Promoted by King Edward VII, his majesty became the first royal client, ordering a coat in the Prince of Wales Check. In 1897 a royal warrant was received, marking the beginning of a long patronage with the royal family. Soon after, in 1900, Aquascutum began designing outerwear for women. The functionality of the coats and capes became popular with the suffragettes.
The development of the trench coat
Aquascutum developed the iconic trench coat in 1914, for use by the British military during World Wars 1 and 2. These garments received much praise from soldiers on the front line, due to their waterproof properties and reliable durability. This dedication to practicality and impeccable style meant that the trench soon after became an integral part of British fashion.
1953 saw the development of Wyncol fabric for use by explorer Edmund Hilary and his team during their first ascent of Mount Everest. This high-tech cotton and nylon poplin mix was capable of resisting winds of up to 100 MPH. This fabric was then used to manufacture outerwear for sale in-store.
"The greatest technical advance in rainwear."
Six years later, yet another breakthrough in garment technology came to light. Aqua Five was hailed as the “greatest technical advance in rainwear”. The process involved impregnating each fibre of the fabric, resulting in a water repellent and crease resistant garment. Receiving the Queen’s award for export achievement in 1966, marked an increase in international attention and global success. Ten years later saw a feature in Vogue Magazine, to celebrate 125 years of the brand.

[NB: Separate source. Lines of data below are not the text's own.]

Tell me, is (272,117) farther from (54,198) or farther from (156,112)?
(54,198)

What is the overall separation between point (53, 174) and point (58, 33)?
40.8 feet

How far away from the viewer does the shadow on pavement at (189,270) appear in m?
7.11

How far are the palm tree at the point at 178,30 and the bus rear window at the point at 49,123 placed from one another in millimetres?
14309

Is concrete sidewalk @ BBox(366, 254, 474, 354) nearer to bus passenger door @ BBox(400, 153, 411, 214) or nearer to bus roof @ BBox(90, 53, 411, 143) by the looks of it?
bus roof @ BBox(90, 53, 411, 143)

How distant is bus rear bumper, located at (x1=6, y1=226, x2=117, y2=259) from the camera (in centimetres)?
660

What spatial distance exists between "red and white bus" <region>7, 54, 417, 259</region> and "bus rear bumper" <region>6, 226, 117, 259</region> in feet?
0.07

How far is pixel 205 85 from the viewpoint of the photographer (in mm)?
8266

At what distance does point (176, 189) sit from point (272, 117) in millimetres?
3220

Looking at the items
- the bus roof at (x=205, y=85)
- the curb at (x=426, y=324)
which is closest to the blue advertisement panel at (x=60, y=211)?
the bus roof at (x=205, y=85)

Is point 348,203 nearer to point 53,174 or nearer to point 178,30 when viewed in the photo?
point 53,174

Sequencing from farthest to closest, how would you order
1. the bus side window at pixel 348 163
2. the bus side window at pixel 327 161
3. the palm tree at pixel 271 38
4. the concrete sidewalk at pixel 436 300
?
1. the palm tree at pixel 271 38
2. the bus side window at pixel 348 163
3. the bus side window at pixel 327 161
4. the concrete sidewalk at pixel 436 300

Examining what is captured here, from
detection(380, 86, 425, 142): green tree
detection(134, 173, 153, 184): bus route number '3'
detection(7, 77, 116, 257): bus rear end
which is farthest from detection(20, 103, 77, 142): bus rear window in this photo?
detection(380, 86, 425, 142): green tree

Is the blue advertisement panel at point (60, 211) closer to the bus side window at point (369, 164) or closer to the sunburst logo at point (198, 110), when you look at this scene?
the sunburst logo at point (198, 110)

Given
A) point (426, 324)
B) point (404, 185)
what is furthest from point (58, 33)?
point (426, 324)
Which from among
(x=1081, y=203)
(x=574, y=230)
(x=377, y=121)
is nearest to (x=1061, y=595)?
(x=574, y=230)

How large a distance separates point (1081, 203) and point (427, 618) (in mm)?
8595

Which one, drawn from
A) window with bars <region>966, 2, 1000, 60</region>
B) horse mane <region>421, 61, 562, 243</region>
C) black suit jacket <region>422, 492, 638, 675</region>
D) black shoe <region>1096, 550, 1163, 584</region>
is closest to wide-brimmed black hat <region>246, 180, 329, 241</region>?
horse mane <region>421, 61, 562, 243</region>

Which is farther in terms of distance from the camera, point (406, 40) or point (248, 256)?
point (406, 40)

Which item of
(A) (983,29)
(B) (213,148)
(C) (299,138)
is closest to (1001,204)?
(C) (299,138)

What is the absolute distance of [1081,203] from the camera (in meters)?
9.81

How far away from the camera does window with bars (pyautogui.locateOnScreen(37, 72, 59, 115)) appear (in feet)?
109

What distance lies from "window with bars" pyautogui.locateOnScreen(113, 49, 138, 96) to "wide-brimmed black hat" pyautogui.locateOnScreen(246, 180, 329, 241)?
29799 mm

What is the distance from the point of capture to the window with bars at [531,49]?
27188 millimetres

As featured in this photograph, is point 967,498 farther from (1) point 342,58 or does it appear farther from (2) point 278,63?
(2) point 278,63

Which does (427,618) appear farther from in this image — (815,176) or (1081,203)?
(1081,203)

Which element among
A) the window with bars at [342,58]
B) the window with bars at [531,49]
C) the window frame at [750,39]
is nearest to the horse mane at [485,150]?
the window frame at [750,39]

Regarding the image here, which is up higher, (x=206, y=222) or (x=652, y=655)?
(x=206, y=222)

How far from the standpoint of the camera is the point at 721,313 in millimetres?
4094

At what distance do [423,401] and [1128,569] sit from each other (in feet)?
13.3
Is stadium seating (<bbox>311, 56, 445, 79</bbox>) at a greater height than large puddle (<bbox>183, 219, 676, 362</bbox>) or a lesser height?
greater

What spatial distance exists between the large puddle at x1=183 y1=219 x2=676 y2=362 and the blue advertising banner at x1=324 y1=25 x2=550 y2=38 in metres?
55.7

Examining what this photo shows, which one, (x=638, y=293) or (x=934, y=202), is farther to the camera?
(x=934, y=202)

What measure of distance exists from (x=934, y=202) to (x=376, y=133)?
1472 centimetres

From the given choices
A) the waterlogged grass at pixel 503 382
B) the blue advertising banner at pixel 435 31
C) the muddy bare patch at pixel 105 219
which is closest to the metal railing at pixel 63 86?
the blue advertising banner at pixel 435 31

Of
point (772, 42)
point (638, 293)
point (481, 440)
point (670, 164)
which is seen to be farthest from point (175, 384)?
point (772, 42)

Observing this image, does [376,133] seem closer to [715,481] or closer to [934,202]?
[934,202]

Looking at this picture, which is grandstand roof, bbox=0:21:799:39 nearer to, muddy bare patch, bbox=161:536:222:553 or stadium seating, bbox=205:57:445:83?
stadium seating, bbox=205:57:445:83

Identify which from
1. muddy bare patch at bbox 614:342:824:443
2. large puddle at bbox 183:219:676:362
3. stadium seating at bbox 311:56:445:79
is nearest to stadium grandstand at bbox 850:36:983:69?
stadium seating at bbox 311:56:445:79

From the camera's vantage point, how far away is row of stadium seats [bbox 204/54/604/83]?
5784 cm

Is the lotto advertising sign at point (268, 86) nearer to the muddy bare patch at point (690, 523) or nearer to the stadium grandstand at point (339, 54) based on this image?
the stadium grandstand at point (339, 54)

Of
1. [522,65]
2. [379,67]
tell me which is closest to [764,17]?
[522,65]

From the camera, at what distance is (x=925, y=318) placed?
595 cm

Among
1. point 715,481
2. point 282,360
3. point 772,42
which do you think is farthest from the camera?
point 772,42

During the 1980’s, the brand dressed a number of political figures, including Prime Minister John Major and Baroness Thatcher. In 1996, Aquascutum was elected to supply the official uniforms for the Great British Olympic Team.
January 2015 saw Aquascutum’s London Collections: Men debut, designed by the head of menswear Thomas Harvey. The autumn/winter 2015 womenswear collection will be the first designed by new womenswear designer Kasha Crampton.